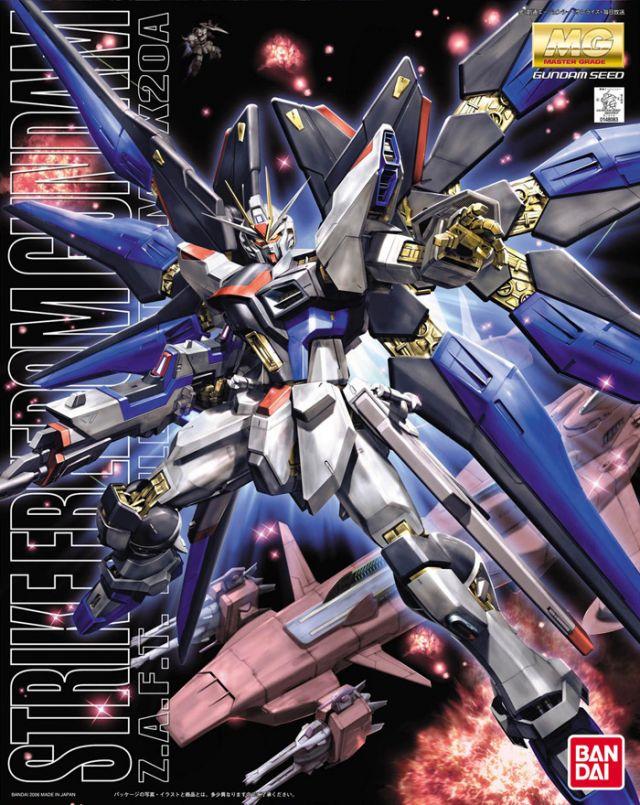 MG 1/100 ZGMF-X20A Strike Freedom Gundam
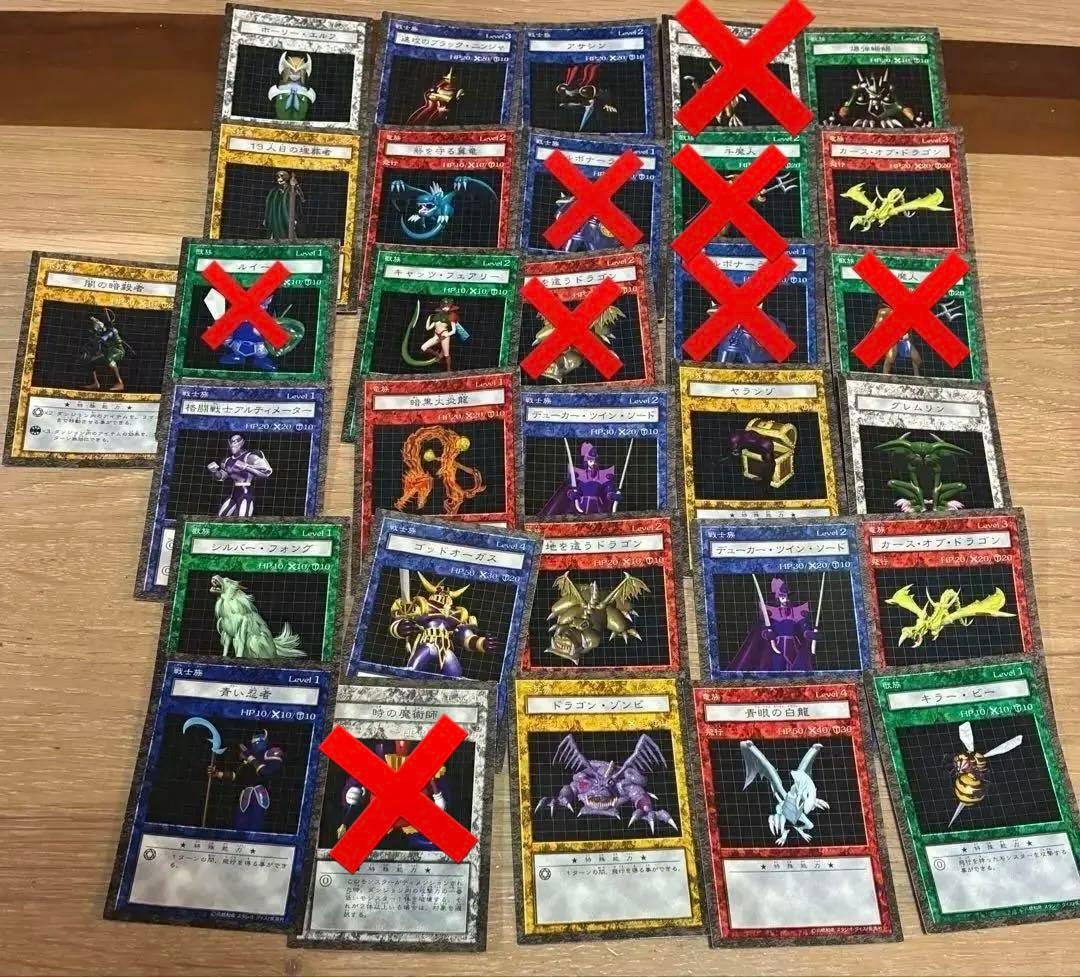 遊戯王ダンジョンダイスモンスターズ まとめ売り フィギュア ダイス カード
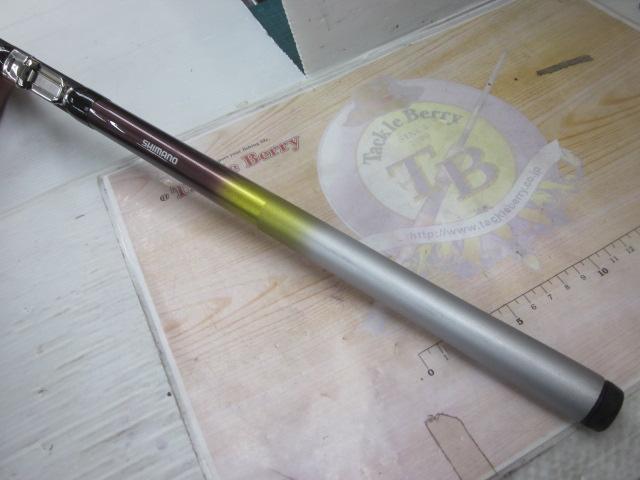 ホリデー磯R 1.5-530アオリ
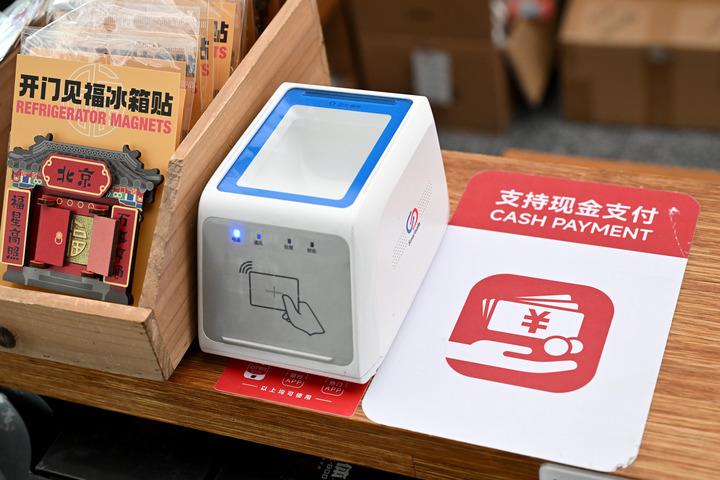 拒收現(xiàn)金理由五花八門，央行出手維護人民幣法定地位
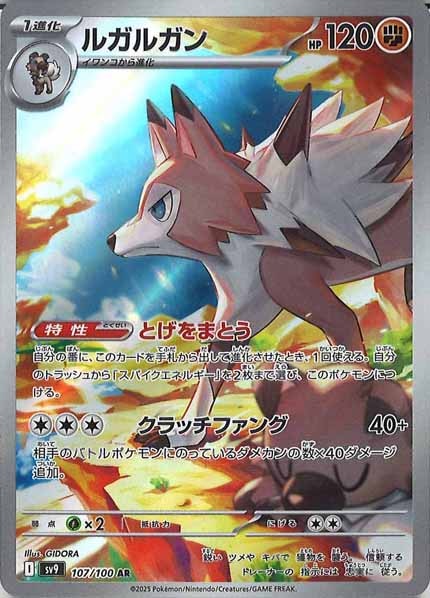 [SV9]ルガルガン【AR】107/100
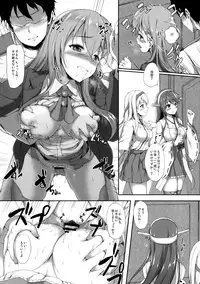 (C88) [Yusaritsukata (Awayume)] Suzuya to Natsu LOVE VACATION (Kantai Collection -KanColle-)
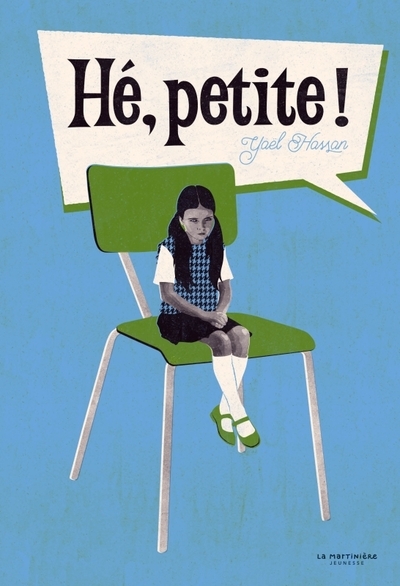 Hé, petite - Image principale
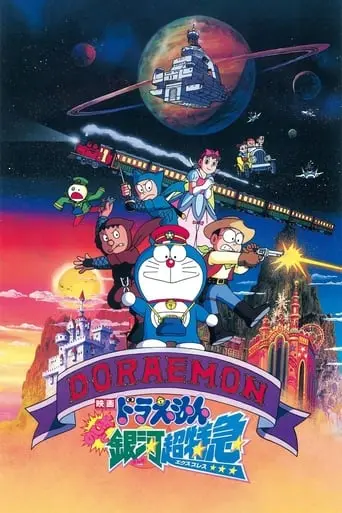 Doraemon: Nobita And The Galaxy Super-express (1996)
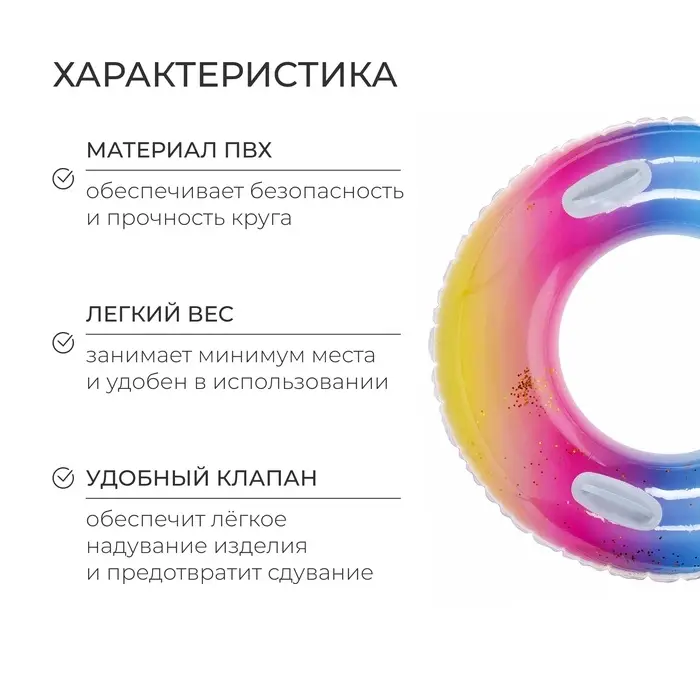 Круг для плавания &laquo;Летний движ&raquo;, d=90 см, с ручками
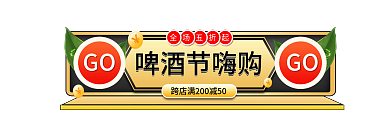 手绘风啤酒节嗨购全场五折起胶囊banner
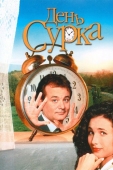 Постер День сурка (1993)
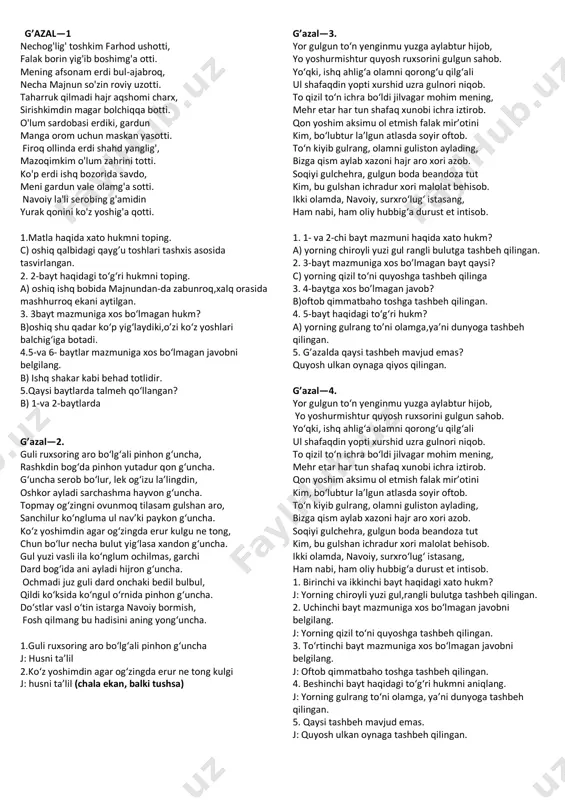 g'azallar — PDF
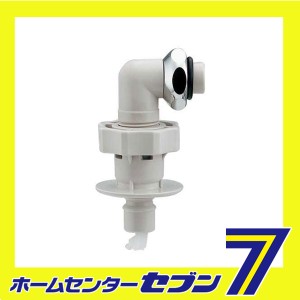 洗濯機用ニップルストッパー付 772-510 カクダイ [園芸用品 散水用品]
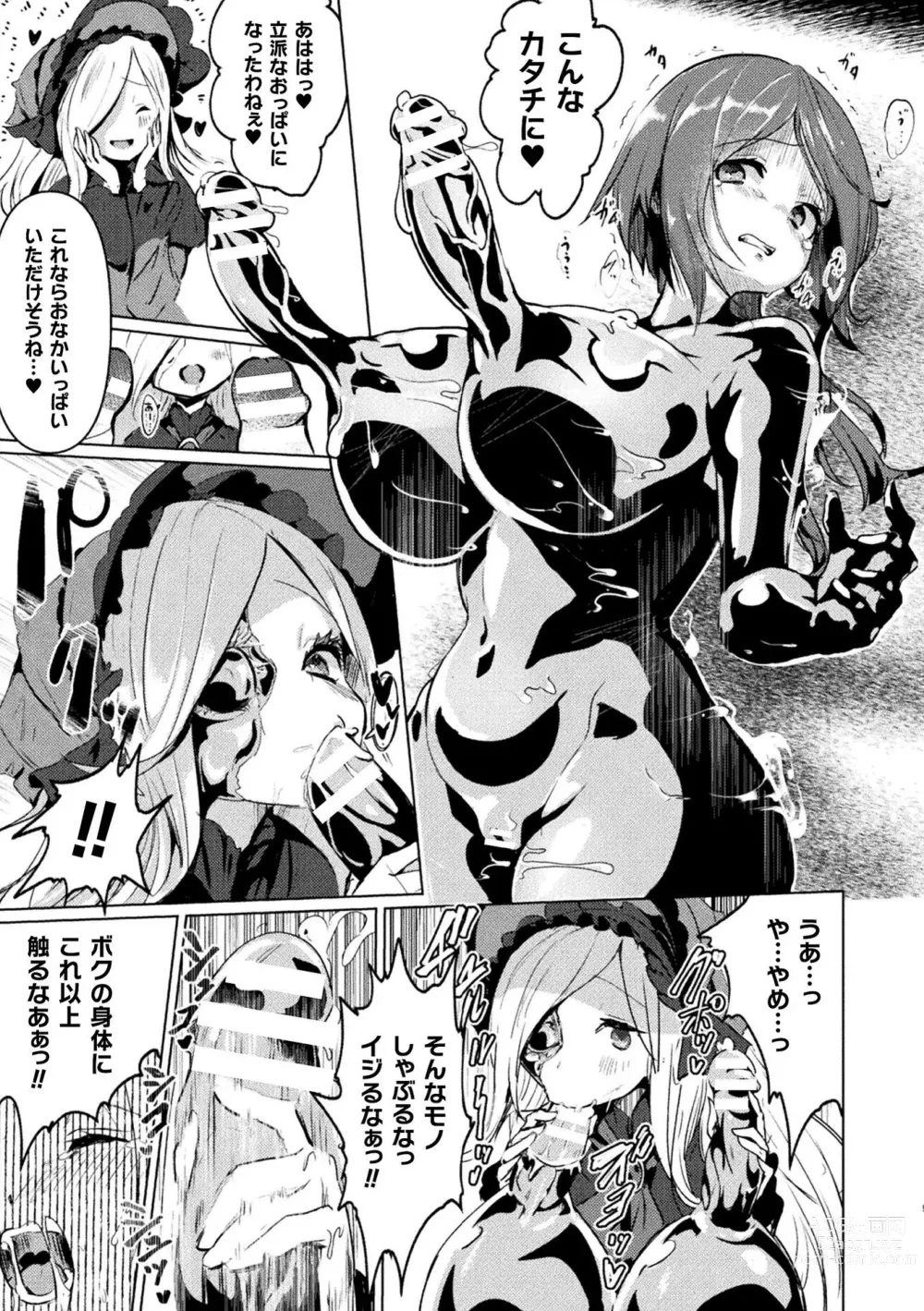 Page 11 of manga Bessatsu Comic Unreal Joutai Henka & Nikutai Kaizou Hen Vol. 2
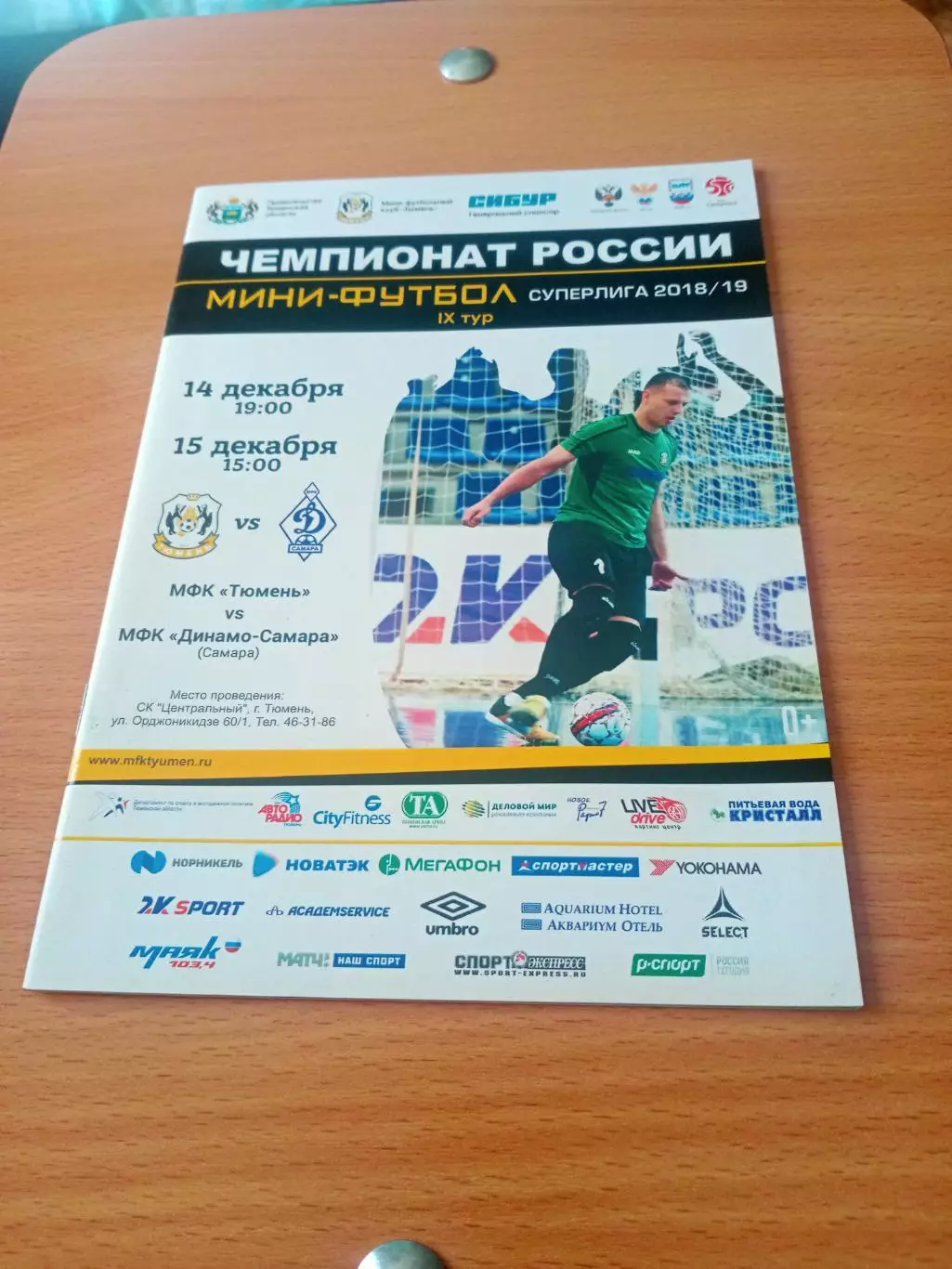МФК Тюмень - Динамо Самара. 14 и 15 декабря 2018 год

* **What needs to be done**
Retype the records above word for word, from their first line through the line containing "Doraemon: Nobita And", and leave out every picture.

* **Solution**
 MG 1/100 ZGMF-X20A Strike Freedom Gundam
 遊戯王ダンジョンダイスモンスターズ まとめ売り フィギュア ダイス カード
 ホリデー磯R 1.5-530アオリ
 拒收現(xiàn)金理由五花八門，央行出手維護人民幣法定地位
 [SV9]ルガルガン【AR】107/100
 (C88) [Yusaritsukata (Awayume)] Suzuya to Natsu LOVE VACATION (Kantai Collection -KanColle-)
 Hé, petite - Image principale
 Doraemon: Nobita And The Galaxy Super-express (1996)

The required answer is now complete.